Да и как тут было не помогать ему, холопу безродному, когда сама боярышня, если служанке особенно недужилось, как, например, сегодня, брала на себя ее обязанности и стряпала еду для отцовских людей. Впрочем, такие дни, даже если они бывали постными, казались для дружины чуть ли не праздником: уж на что хорошо готовили и Торопова мать, и Воавр, а все же далеко им было до разумной дочери Вышаты Сытенича. Дядька Нежиловец говорил, что это боярыня Ксения научила родимое чадо стряпать по обычаю ромейской земли, добавляя ароматные коренья и пахучие травы.

Хотя Мурава и чуралась греха тщеславия, похвала, щедро расточаемая отцовскими людьми, ее радовала, как радует любого умельца похвала делу его рук. От мерянина не укрылось, что паче других девушка слушает речи одного человека и чаще, чем на других, втихомолку поглядывает на него, чтобы проверить, так ли уж эти речи искренни. Только вот в другое время злополучный молодец для красавицы словно бы и не существовал. И почто своенравная девка так парня мучает, все равно же видно – по душе он ей!

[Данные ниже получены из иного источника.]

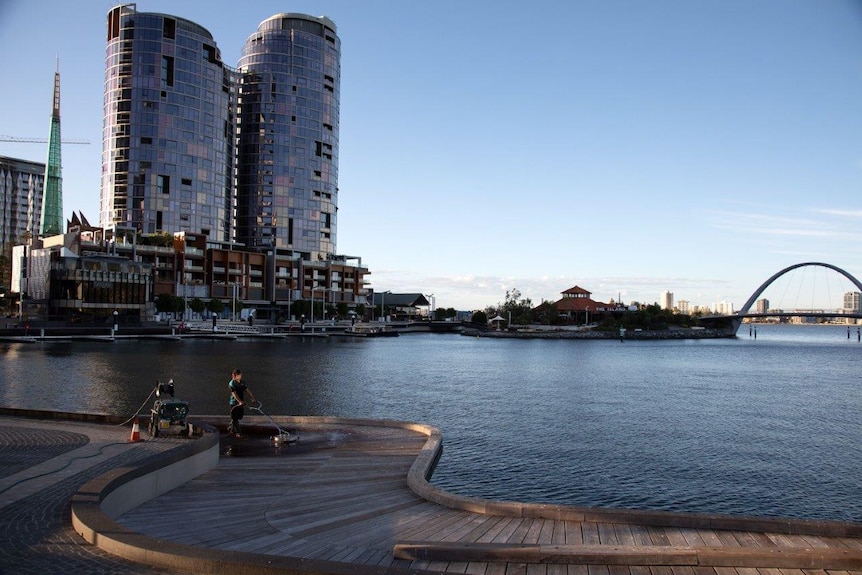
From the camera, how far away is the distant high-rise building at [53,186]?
18162 cm

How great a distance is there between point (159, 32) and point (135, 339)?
10349cm

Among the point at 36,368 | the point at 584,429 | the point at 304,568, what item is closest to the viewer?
the point at 304,568

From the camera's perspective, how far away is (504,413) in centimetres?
4312

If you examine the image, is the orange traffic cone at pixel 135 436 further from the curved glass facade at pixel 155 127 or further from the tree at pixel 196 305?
the curved glass facade at pixel 155 127

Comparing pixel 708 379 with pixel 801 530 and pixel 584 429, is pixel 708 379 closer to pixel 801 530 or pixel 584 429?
pixel 584 429

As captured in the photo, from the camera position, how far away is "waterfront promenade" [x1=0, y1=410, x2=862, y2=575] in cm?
1070

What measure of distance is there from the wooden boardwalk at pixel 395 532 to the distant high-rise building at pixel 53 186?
18872 cm

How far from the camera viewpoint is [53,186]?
182 m

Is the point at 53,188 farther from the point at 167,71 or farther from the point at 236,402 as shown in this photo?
the point at 236,402

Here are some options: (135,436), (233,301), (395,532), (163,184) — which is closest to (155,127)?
(163,184)

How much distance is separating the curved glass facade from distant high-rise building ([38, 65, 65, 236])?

Время близилось к закату. Ярое солнце, облаченное в пышный венок золотых, розовых и фиолетовых облаков, похожих на гроздья душистой сирени, неспешно и величаво сходило за горизонт, упираясь в землю длинными ногами косых лучей. Заходящее светило окрашивало реку цветами ромейского императорского пурпура и бесценного северного янтаря. Казалось, что где-то за горизонтом затонула торговая армада, и из разбитых бочек вытекает багряное заморское вино и золотой благовонный елей. В небе сражались призрачные воинства и вскипали пенной кровью обломки запредельных городов.

Ласковый легкий ветерок, приносивший из степи запах меда и полыни, весело забавлялся, забираясь за шиворот недавно сполоснутой в реке Тороповой рубахи. Приятно щекоча и принося прохладу, он отлеплял мокрую льняную тканину от спины и надувал ее пузырем, вероятно, воображая, что это парус.

С откоса доносились голоса новгородцев. Люди Вышаты Сытенича жаловались на жару и, как об особой Божьей милости, мечтали о благодатном дожде.

– А помните, какой дождь лил, – вспомнил Путша, – когда молодой князь Святослав уезжал из Нов города на Великое княжение. Люди еще тогда говорили, что это добрый знак.

– Ничего себе добрый? – хмыкнул Твердята. – Да я тогда, если хочешь знать, до самых костей вымок. Неделю потом пришлось в бане париться, хворь выгонять.

– Уж ты вымок, – отозвался дядька Нежиловец. – Ты тогда как между двумя струйками встал, так весь дождь и простоял, не замочившись, я сам видел. А кабы в погреб реже бегал меды хозяйские пробовать, никакой хвори выгонять бы не пришлось!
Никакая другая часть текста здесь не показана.